-- begin --

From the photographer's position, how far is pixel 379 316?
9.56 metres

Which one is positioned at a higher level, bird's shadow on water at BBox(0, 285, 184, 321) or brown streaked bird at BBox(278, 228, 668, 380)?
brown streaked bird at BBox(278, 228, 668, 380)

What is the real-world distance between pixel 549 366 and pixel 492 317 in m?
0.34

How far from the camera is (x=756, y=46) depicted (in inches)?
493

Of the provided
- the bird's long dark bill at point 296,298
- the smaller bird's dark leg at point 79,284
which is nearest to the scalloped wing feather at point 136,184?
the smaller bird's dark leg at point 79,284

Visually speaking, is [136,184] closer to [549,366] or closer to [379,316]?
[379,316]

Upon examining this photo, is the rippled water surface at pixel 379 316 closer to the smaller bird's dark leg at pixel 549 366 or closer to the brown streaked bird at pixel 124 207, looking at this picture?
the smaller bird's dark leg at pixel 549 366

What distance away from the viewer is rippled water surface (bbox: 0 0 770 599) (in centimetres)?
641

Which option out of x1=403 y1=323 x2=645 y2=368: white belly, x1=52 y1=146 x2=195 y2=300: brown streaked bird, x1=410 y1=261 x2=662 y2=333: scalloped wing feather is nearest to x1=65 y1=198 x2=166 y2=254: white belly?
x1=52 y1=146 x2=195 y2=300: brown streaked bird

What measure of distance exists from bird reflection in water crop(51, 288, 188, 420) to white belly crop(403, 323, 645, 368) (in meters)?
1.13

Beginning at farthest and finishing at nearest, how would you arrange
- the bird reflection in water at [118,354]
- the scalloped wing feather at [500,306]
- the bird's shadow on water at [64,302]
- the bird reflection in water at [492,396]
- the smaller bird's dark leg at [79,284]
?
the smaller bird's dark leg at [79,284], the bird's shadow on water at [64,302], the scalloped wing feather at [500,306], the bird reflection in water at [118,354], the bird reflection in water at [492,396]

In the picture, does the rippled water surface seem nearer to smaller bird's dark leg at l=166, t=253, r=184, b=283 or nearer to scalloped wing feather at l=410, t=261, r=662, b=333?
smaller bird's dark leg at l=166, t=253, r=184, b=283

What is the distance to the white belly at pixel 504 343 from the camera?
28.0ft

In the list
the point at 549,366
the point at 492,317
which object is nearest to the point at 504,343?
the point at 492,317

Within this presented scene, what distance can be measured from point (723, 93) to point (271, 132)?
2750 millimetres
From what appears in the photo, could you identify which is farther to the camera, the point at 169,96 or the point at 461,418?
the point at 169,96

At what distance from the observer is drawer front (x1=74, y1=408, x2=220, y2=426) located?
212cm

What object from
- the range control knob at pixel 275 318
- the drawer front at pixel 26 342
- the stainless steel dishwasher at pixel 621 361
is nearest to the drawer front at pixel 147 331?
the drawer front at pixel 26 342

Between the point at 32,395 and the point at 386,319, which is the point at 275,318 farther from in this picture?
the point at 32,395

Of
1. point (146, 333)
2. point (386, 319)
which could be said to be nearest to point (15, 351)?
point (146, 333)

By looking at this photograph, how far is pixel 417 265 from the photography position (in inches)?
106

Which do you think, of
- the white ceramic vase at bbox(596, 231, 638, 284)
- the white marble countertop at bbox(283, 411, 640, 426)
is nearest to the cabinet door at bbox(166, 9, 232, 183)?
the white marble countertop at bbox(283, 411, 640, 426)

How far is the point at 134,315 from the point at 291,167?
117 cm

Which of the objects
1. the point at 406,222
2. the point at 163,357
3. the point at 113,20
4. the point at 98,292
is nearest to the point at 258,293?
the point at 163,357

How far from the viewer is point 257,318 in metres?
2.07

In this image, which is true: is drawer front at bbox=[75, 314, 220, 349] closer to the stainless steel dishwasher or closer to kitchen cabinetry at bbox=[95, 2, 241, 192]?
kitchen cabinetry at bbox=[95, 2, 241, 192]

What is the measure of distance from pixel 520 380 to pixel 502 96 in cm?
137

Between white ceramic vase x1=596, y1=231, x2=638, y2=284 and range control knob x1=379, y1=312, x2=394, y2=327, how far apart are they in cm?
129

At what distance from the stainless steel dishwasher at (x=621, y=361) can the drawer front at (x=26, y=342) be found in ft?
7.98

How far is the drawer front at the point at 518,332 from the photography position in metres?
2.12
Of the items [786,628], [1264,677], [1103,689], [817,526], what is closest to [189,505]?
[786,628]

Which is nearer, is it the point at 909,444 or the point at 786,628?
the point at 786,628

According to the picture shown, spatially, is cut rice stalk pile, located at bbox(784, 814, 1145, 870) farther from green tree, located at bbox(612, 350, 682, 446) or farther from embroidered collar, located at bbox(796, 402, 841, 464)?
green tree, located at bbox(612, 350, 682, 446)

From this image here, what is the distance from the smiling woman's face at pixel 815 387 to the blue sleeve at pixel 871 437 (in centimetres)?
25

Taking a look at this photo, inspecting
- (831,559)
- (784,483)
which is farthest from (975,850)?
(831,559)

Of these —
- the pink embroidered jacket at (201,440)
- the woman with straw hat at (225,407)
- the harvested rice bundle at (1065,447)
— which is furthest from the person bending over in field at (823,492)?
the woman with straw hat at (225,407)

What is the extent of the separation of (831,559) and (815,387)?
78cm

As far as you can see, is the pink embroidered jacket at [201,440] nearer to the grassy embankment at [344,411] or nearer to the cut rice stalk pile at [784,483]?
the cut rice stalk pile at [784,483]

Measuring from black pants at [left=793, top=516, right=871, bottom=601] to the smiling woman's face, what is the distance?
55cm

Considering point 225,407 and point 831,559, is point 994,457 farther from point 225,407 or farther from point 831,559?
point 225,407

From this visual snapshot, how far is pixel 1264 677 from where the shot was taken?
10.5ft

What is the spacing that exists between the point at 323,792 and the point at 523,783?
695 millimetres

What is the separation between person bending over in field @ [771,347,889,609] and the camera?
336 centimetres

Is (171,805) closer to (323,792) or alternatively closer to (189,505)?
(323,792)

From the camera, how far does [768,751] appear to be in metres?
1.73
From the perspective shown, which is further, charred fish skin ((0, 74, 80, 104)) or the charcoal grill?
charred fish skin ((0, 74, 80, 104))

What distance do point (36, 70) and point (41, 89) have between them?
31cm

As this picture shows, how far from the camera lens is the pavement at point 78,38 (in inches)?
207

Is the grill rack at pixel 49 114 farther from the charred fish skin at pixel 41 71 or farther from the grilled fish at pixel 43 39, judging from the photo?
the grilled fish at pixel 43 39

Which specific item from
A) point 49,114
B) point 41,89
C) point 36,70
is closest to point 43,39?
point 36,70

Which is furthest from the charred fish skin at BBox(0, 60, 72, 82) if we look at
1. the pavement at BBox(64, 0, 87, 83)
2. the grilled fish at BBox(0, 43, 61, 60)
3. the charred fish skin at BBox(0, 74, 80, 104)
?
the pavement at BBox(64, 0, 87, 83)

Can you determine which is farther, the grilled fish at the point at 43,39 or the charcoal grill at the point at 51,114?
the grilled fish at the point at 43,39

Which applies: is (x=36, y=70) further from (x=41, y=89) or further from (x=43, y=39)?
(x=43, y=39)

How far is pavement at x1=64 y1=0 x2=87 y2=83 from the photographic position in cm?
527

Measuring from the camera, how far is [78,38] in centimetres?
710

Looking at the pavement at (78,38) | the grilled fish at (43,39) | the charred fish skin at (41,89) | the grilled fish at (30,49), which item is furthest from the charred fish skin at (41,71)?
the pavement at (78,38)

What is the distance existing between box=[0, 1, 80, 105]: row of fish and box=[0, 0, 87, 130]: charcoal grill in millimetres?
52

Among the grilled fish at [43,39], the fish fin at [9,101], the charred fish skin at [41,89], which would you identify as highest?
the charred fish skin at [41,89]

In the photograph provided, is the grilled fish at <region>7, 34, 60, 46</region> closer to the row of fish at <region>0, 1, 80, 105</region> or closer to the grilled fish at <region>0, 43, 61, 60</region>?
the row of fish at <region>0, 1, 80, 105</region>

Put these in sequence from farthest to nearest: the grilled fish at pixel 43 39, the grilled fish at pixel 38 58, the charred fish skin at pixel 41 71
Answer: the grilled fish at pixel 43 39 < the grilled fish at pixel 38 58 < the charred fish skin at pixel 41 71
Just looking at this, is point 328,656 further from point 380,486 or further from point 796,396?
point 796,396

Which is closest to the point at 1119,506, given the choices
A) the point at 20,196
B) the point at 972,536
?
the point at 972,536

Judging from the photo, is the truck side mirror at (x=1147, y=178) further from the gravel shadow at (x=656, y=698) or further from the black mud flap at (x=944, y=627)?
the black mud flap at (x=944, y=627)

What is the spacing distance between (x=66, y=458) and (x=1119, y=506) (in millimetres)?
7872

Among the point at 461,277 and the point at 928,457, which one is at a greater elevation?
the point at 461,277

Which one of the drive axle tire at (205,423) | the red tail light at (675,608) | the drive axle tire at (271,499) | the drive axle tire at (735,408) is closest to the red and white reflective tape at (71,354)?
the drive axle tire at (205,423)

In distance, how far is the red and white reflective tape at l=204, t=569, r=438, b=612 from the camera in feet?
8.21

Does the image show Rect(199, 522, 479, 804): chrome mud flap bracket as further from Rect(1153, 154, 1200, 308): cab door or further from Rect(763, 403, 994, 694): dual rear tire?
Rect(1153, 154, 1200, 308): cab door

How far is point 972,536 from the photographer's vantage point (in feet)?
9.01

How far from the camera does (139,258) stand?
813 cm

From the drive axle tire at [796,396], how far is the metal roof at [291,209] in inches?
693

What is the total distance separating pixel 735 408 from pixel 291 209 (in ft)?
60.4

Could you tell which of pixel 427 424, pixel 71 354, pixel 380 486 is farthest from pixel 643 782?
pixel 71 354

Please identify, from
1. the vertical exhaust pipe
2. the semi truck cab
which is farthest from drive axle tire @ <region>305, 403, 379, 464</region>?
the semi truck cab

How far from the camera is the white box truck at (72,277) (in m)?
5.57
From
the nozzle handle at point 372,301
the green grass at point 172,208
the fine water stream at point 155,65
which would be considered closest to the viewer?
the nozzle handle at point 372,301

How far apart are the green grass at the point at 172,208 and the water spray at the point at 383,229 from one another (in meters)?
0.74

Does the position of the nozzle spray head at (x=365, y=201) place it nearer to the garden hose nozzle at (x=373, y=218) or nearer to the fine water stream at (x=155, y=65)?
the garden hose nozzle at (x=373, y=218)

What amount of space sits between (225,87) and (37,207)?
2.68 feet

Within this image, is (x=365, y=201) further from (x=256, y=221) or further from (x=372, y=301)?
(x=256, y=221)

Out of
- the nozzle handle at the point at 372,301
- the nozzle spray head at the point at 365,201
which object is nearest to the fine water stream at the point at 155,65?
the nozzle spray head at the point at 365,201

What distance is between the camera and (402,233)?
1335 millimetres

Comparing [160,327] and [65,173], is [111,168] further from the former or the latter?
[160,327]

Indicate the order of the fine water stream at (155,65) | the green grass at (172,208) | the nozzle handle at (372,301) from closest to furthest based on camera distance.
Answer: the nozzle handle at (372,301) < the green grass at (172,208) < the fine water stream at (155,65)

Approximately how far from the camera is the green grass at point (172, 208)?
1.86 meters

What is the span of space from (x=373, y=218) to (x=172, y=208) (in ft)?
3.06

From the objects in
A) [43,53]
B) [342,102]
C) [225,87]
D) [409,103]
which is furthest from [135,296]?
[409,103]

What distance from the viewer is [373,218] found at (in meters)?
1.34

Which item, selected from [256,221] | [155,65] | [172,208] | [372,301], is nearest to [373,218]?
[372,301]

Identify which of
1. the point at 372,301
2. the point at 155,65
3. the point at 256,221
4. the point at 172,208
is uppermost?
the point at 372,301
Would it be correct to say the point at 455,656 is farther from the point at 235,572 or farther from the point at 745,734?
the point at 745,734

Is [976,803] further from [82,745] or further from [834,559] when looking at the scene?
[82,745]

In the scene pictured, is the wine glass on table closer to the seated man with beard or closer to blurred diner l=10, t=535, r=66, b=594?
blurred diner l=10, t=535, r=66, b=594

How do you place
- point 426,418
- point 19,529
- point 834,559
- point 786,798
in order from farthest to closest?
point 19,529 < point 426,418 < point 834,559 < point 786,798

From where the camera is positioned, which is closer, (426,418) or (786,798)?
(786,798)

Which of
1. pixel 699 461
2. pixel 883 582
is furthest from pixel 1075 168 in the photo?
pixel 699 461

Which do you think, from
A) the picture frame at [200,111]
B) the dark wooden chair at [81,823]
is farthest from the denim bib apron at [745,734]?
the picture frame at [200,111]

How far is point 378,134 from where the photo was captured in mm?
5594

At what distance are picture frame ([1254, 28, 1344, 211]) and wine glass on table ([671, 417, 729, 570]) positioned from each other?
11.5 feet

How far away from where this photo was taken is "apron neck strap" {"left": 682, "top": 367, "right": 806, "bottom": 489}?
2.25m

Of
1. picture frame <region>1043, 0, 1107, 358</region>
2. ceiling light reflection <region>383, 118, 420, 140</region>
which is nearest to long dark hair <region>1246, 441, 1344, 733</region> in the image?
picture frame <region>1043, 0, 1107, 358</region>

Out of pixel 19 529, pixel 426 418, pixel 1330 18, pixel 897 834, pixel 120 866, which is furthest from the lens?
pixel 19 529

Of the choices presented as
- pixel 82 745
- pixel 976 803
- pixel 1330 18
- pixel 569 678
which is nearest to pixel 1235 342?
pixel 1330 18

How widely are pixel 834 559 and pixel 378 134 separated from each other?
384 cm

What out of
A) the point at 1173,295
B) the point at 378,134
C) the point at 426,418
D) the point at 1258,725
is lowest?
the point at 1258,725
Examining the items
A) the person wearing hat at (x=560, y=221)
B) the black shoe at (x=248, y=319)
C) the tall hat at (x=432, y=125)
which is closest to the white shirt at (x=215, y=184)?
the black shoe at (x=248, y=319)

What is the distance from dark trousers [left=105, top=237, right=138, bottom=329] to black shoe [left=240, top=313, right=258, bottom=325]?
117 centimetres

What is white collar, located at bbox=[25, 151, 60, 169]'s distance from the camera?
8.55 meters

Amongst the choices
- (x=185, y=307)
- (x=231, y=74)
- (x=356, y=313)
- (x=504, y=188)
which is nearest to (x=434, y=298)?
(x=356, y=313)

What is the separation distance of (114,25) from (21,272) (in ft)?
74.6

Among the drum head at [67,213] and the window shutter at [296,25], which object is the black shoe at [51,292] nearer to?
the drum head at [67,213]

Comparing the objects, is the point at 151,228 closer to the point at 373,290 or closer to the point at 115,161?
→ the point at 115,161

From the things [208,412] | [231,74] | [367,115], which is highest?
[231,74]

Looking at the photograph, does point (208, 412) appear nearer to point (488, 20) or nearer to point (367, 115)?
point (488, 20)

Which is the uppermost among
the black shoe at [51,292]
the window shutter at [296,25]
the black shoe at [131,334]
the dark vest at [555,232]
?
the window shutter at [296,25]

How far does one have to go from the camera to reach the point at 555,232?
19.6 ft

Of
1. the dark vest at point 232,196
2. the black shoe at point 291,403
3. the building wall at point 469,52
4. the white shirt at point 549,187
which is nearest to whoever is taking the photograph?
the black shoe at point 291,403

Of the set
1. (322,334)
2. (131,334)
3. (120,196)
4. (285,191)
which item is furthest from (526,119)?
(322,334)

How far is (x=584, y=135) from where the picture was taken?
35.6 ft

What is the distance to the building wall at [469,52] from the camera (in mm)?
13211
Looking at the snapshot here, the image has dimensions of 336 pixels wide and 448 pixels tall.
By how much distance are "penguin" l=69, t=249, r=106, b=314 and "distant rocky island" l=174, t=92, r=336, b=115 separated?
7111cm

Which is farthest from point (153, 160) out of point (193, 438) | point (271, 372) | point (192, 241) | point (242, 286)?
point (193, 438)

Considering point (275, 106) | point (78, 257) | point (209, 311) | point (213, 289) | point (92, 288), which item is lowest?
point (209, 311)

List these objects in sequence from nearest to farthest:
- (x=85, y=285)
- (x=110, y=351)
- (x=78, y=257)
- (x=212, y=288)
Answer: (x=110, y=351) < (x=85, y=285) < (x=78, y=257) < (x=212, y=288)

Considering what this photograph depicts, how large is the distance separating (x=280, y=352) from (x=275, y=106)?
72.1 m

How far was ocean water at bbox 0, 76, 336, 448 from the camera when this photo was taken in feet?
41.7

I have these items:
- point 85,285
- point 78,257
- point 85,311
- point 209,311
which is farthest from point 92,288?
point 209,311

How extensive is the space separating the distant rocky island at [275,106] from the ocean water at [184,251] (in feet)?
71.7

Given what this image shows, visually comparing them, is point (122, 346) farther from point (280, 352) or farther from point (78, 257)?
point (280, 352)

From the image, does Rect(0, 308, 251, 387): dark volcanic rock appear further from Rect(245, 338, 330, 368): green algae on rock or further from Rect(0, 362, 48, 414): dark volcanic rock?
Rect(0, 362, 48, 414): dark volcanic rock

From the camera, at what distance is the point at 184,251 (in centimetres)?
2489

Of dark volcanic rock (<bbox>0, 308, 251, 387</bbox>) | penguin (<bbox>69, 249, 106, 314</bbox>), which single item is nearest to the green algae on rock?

-- end --

• **Stated exercise**: Please copy the rows word for word, starting with the line that contains "Given what this" and going on through the last line of the rows.

• **Answer to this problem**:
Given what this image shows, visually comparing them, is point (122, 346) farther from point (280, 352) or farther from point (78, 257)?
point (280, 352)

From the image, does Rect(0, 308, 251, 387): dark volcanic rock appear further from Rect(245, 338, 330, 368): green algae on rock or further from Rect(0, 362, 48, 414): dark volcanic rock?
Rect(0, 362, 48, 414): dark volcanic rock

From the camera, at what distance is the point at 184,251 (in centimetres)?
2489

Of dark volcanic rock (<bbox>0, 308, 251, 387</bbox>) | penguin (<bbox>69, 249, 106, 314</bbox>), which single item is nearest to the green algae on rock?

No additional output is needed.